Extract START

Wednesday, April 22, 2009

Butterfly me

As I was driving home today I drove past at least a dozen churches (as I always do). Stuck in some mild traffic (all traffic is mild here in Raleigh) I actually looked at one of the churches. It reminded me of an event of my distant childhood, when my family traveled to Georgia (I think) so my dad could apply to be a minister to a church. My dad gave a sermon, and then we took a tour of the grounds. I remember being incredibly interested by the graveyard in the back yard and the rectory which may or may not have been on the church lot. The minor details aren't important, which is good, because I don't remember many. I don't even really remember much about the church or house or graveyard, which is what sparked today's foggy memory.

As I said, the details aren't significant, but it made me think about What Might Have Been. I don't usually indulge too much into this line of thought, because it frays and turns into complete fantasy extremely quickly. This was more hypothetical and not particularly grounded in any particular concrete decision, but what if my dad had taken that job? Without imagining any specific events into this alternate universe, it made me think about who I really am. Am I a product completely indebted to my particular circumstances? Obviously my home, my wife and my job are solely dependent on decisions that I and others made: if I hadn't worked at Best Buy (a pretty easy thing to change) then I wouldn't have met my friend who eventually introduced me to my wife. At any number of points in the timeline of my life, and the lives of pretty much everyone in the world, a different decision would have resulted in a dramatically different future.

Extract END
Information provided START

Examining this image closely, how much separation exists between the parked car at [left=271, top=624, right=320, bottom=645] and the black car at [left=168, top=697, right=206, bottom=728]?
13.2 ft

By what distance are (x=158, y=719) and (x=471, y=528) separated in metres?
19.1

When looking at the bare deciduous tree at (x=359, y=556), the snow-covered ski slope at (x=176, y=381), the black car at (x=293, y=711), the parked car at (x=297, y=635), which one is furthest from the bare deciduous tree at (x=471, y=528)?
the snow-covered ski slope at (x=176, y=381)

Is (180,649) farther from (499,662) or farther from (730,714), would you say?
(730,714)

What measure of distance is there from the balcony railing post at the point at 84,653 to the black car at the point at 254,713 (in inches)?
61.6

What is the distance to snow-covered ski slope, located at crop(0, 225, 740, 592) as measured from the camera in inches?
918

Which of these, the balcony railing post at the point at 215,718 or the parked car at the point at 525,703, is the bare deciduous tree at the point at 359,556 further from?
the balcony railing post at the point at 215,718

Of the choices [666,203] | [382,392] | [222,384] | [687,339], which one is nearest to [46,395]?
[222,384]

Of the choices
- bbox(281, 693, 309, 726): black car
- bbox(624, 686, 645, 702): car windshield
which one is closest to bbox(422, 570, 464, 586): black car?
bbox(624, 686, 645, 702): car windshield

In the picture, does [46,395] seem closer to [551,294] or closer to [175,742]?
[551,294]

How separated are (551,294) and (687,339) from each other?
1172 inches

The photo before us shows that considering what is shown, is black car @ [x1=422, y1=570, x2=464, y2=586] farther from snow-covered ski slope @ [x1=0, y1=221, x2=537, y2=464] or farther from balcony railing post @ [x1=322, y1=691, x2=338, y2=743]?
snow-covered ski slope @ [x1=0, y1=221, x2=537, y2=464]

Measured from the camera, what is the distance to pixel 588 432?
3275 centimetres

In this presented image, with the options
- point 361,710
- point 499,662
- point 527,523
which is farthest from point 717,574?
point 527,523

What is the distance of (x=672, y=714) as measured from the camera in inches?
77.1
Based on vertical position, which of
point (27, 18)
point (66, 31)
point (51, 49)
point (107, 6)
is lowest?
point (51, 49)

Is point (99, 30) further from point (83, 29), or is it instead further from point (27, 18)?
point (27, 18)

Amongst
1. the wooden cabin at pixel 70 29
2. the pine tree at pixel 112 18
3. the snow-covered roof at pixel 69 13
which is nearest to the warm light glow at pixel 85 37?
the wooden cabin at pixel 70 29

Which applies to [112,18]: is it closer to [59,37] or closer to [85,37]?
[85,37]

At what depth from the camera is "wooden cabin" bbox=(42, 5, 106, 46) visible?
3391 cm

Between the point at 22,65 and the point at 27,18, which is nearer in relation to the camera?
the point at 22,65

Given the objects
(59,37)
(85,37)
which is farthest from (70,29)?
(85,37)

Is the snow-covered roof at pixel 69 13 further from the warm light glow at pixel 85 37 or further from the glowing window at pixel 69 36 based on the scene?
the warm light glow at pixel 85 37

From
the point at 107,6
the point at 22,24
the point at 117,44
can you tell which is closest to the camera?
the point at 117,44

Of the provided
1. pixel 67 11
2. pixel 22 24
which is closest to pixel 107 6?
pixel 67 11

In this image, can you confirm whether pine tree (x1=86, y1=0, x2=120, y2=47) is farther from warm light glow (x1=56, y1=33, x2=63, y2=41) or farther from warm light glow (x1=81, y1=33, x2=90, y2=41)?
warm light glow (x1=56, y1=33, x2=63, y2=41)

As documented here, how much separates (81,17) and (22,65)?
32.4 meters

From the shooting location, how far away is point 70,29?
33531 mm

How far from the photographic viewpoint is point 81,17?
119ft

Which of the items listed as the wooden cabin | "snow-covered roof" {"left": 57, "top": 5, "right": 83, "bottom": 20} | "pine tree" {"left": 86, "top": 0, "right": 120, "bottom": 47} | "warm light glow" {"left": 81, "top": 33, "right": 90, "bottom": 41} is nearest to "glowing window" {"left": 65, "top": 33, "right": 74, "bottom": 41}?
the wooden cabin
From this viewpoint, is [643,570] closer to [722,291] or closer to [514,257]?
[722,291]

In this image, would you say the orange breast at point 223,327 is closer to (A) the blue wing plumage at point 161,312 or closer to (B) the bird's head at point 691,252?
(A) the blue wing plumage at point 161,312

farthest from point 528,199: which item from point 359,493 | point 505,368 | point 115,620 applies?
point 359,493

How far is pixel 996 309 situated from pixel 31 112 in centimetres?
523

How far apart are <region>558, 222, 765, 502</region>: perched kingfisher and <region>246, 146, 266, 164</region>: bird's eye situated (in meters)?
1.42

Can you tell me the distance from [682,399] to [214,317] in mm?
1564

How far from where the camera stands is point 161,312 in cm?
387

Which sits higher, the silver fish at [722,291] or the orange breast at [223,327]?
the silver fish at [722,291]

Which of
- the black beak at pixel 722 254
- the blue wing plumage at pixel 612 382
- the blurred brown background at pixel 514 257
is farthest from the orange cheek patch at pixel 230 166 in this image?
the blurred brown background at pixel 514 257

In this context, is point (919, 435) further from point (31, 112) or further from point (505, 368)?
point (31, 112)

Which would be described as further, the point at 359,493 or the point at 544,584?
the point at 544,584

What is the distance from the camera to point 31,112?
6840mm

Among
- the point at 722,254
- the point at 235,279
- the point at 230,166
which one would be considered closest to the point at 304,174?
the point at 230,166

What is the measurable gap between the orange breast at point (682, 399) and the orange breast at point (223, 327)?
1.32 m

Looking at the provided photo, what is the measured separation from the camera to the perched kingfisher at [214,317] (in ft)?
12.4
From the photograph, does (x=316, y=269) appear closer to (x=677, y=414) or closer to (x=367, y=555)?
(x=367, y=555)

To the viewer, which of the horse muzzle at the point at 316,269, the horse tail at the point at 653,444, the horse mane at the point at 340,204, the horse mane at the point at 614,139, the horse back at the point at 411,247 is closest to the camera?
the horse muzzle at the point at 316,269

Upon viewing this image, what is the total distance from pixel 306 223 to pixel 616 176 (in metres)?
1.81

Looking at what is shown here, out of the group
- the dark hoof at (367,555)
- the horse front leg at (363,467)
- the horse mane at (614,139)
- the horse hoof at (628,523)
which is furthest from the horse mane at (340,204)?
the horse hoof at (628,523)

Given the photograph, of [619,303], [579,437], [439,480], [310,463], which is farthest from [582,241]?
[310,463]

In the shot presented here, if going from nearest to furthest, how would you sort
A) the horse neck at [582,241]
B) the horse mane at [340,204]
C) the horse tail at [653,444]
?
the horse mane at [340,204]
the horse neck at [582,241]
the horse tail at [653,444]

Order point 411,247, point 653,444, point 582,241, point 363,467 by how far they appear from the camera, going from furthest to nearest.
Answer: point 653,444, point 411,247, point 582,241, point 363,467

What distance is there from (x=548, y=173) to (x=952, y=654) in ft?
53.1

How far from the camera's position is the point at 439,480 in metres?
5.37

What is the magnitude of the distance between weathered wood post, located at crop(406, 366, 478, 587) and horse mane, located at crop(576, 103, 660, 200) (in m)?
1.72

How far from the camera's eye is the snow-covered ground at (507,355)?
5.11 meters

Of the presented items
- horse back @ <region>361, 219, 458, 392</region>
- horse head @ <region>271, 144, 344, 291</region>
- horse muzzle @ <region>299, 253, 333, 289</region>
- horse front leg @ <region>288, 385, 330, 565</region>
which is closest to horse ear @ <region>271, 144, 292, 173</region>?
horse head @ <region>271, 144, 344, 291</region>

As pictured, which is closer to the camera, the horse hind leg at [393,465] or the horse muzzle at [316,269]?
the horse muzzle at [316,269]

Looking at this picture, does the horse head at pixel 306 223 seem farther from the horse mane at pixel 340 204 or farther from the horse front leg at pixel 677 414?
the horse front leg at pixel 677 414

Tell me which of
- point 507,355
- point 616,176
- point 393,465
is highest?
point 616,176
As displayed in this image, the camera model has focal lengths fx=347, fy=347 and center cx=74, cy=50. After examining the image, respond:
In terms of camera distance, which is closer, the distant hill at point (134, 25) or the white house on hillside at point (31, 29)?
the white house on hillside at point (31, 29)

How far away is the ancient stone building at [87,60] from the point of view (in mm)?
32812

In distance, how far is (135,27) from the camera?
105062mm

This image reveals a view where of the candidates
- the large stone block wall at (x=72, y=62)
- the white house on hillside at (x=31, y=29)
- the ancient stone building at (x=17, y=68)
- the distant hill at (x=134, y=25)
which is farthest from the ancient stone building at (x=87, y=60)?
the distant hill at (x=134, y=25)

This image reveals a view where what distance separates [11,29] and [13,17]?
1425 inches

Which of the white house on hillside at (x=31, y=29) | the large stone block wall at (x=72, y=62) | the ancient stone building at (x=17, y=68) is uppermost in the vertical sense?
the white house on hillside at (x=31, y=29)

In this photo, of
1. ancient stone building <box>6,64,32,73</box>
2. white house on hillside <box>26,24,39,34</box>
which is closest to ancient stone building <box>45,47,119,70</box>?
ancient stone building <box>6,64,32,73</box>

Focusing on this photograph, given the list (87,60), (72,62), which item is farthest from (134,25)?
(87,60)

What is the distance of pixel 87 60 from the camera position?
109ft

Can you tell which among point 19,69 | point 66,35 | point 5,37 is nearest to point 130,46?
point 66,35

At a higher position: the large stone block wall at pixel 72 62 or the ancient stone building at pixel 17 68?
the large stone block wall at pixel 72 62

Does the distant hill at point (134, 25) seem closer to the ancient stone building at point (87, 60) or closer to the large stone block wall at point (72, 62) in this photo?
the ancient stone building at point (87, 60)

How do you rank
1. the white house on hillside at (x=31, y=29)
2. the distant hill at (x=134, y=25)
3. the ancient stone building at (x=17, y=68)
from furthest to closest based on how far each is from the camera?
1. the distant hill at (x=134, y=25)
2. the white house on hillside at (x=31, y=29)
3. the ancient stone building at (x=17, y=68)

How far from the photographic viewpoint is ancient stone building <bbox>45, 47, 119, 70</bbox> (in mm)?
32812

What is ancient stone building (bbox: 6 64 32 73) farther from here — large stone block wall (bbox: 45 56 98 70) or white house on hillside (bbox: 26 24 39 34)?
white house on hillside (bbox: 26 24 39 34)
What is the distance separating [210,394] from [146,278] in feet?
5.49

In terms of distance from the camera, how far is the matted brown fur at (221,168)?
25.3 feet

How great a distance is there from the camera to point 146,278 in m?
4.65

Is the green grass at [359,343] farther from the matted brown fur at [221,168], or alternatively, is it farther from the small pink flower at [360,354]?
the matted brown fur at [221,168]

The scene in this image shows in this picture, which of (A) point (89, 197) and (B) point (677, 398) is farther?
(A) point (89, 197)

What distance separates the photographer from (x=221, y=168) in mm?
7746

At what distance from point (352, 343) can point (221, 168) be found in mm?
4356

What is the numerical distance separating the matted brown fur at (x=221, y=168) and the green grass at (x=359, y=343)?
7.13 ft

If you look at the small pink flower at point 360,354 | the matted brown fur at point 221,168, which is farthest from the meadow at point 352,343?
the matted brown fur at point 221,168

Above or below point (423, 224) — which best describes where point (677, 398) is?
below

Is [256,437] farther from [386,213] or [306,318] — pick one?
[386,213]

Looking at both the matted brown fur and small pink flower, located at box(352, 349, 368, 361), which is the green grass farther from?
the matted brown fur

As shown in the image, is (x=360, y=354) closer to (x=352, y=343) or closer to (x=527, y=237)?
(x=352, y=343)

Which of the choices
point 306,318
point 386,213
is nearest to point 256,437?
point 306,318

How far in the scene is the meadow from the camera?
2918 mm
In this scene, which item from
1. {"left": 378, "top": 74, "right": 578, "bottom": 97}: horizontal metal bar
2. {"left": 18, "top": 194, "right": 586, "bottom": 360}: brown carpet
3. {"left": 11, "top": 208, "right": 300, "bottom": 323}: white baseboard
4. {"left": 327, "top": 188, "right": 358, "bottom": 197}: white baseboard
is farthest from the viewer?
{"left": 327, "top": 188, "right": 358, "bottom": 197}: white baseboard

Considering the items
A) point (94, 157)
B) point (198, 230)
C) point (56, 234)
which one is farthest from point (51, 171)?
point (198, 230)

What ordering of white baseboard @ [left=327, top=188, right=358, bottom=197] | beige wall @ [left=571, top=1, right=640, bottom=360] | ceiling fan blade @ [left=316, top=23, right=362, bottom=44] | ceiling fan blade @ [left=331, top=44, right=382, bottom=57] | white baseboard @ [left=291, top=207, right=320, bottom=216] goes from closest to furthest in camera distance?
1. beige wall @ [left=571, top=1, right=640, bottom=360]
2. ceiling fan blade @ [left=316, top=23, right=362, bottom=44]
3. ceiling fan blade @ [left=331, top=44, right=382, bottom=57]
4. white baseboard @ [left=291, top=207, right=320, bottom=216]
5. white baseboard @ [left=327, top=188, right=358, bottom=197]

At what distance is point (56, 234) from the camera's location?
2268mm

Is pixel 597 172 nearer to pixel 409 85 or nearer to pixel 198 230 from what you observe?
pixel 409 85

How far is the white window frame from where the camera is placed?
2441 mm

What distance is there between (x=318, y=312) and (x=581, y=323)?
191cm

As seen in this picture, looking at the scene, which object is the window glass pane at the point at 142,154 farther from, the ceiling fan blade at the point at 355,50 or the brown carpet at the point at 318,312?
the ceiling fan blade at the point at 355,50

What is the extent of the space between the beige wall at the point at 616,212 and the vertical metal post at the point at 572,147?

Information provided END

Task list =>
A - According to the blog post about the childhood church visit, in which city is all traffic mild?
B - Translate this sentence from the blog post about the childhood church visit into Spanish: "My dad gave a sermon, and then we took a tour of the grounds."
C - Write the next part of the blog post about the childhood church visit, starting after its final sentence.

Exercise answers =>
A - Raleigh

B - Mi papá dio un sermón y luego hicimos un recorrido por los terrenos.

C -
This is all well-worn territory by good and bad science fiction, and I don't intend to go any further down this rabbit hole. It should be obvious to anyone that our lives are products of time. But what about me? Would I like the same music if I had grown up surrounded by country music fans? Would I give a damn about sports if I had been exposed to them as a child? More importantly, would I have the same basic outlook? Would I have lost my faith if I had been the son of a preacher? Would an alternate universe version of me be similar - or even recognizable - to the actual version of me that we all know and love? I'd like to think so, but I have no way to know.

My theory is that we are probably all who we are, regardless of circumstance, but the actual effects of circumstances and events are deeper-reaching than I can imagine. The essence of me is just a sliver of what people recognize. I certainly don't want to get into a fantasy about what might have been different, and since I don't know anything about the human mind and know even less about genetics, I'll have to leave the speculation off at this point. It doesn't matter, because I am happy and comfortable with who I am now, regardless of who I might have been.